While robust, specific anti-retaliation laws are important to protect tenant organizing, without a good cause eviction law also in place, landlords have wide latitude in deciding when to not renew a tenant’s lease or to evict a tenant, and so can use minor complaints as a pretext for a lease nonrenewal when retaliating against tenants who organize. In other words, without good cause protections, landlords still have options for disrupting and deterring organizing activities.

[RELATED ARTICLE: Albany’s Good-Cause Eviction Law Worked—Before the Courts Blocked It.]

States with good cause protections include California, New Hampshire, New Jersey, Oregon, and Washington. Local jurisdictions with just cause laws include Seattle, Philadelphia, San Francisco, Marin County, Oakland, and Washington, D.C.  

A landlord’s grounds for good cause to not renew a tenant’s lease or evict a tenant vary by jurisdiction. In New Jersey, for example, good cause grounds include nonpayment of rent, disorderly conduct that disrupts the peace and quiet of neighbors, and substantial violations of the landlord’s written rules and regulations. In D.C., good cause grounds include the tenant’s violation of the lease if the tenant fails to correct the violation within 30 days of receiving notice.

  1. Protect third-party organizers

A comprehensive tenant organizing law should also address the rights of trained organizers who reside off the property to support tenant organizing activities. Since the advent of the modern tenant organizing movement, third-party organizers have played a critical role in helping tenants with canvassing, trainings, and other organizing activities. In the absence of protections, third-party organizers are much more vulnerable to being barred from a property or facing arrest for criminal trespass.

[RELATED ARTICLE: When a Problematic Landlord is a Nonprofit]

In crafting rights for third-party organizers, a jurisdiction must determine the conditions upon which a third-party organizer can enter the property. The few jurisdictions that explicitly protect third-party organizers take a range of approaches. Under Austin’s new right-to-organize ordinance, a tenant has the right to invite a third-party organizer to assist with organizing activities at the property. In Seattle, the third-party organizer must be accompanied by a tenant. In Washington, D.C., and HUD-assisted properties, whether a third-party organizer must be accompanied by a tenant to canvass depends on whether the complex has a consistently enforced policy barring all outside canvassing.

  1. Require landlords to meet and confer with tenant organizations

A fifth legal mechanism for facilitating tenant organizing rights is a “meet and confer” requirement. Drawing from labor law principles, a meet and confer law requires landlords to meet and negotiate in good faith with the tenant association for the property regarding the landlord’s policies and rents.

• Data provided
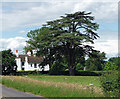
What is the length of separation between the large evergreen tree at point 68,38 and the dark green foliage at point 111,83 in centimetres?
4185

• List of tasks
• 1. In the passage on tenant organizing, rewrite the paragraph beginning "A landlord's grounds for good cause" as a short bulleted list that keeps its main facts.
• 2. Answer these questions using the passage on tenant organizing:
(a) Which states does it list as having good cause protections?
(b) In Seattle, what condition must a third-party organizer meet?
(c) Under a meet and confer law, what must landlords do with the tenant association?
• 3. Continue the passage on tenant organizing with one or two more paragraphs, following on from its last sentence.

• Expected outputs
• 1.
- A landlord's good cause grounds for evicting a tenant or not renewing a lease vary by jurisdiction.
- New Jersey's grounds include:
  - nonpayment of rent
  - disorderly conduct that disrupts neighbors' peace and quiet
  - substantial violations of the landlord's written rules and regulations
- D.C.'s grounds include a lease violation that the tenant fails to correct within 30 days of receiving notice.

• 2.
(a) California, New Hampshire, New Jersey, Oregon, and Washington.
(b) The organizer must be accompanied by a tenant.
(c) They must meet and negotiate in good faith with it about the landlord's policies and rents.

• 3.
In 2022, San Francisco adopted an expansive tenant organizing ordinance that includes a meet and confer provision. Under the ordinance, a tenant association may be established for a building with a petition signed by tenants representing at least 50 percent of the occupied units in the building. The ordinance requires the landlord and the official tenant association to confer with each other “in good faith regarding housing conditions, community life, landlord-tenant relations, and other issues of common interest or concern.” Upon written request of the tenant association, the landlord or a landlord representative must attend at least one tenant association meeting each quarter.

  1. Provide enforcement mechanisms to deter landlord noncompliance.

To be effective, right-to-organize laws should provide sufficient penalties and enforcement mechanisms to deter a landlord’s noncompliance. In HUD-assisted properties, tenants can complain to HUD for violations of their tenant organizing rights, which can result in sanctions by HUD, including restricting the property’s ability to participate in federal programs in the future. (Even with these protections, though, enforcement has been weak.) In D.C., owners who violate tenants’ organizing rights can be fined up to $10,000 for each violation and be enjoined to stop future violations. The landlord’s rental business license or registration may also be suspended or revoked for a period of time. The law should also bar lease agreements from waiving a tenant’s right to participate in organizing activities.

Where the law protects tenant organizing activities, several tenant organizers also mentioned the importance of training law enforcement officers on the legal protections, as police are often unfamiliar with the rights that tenants have to organize. As an example, the New York Attorney General recently issued guidance to law enforcement officials in the state on tenants’ legal rights to organize.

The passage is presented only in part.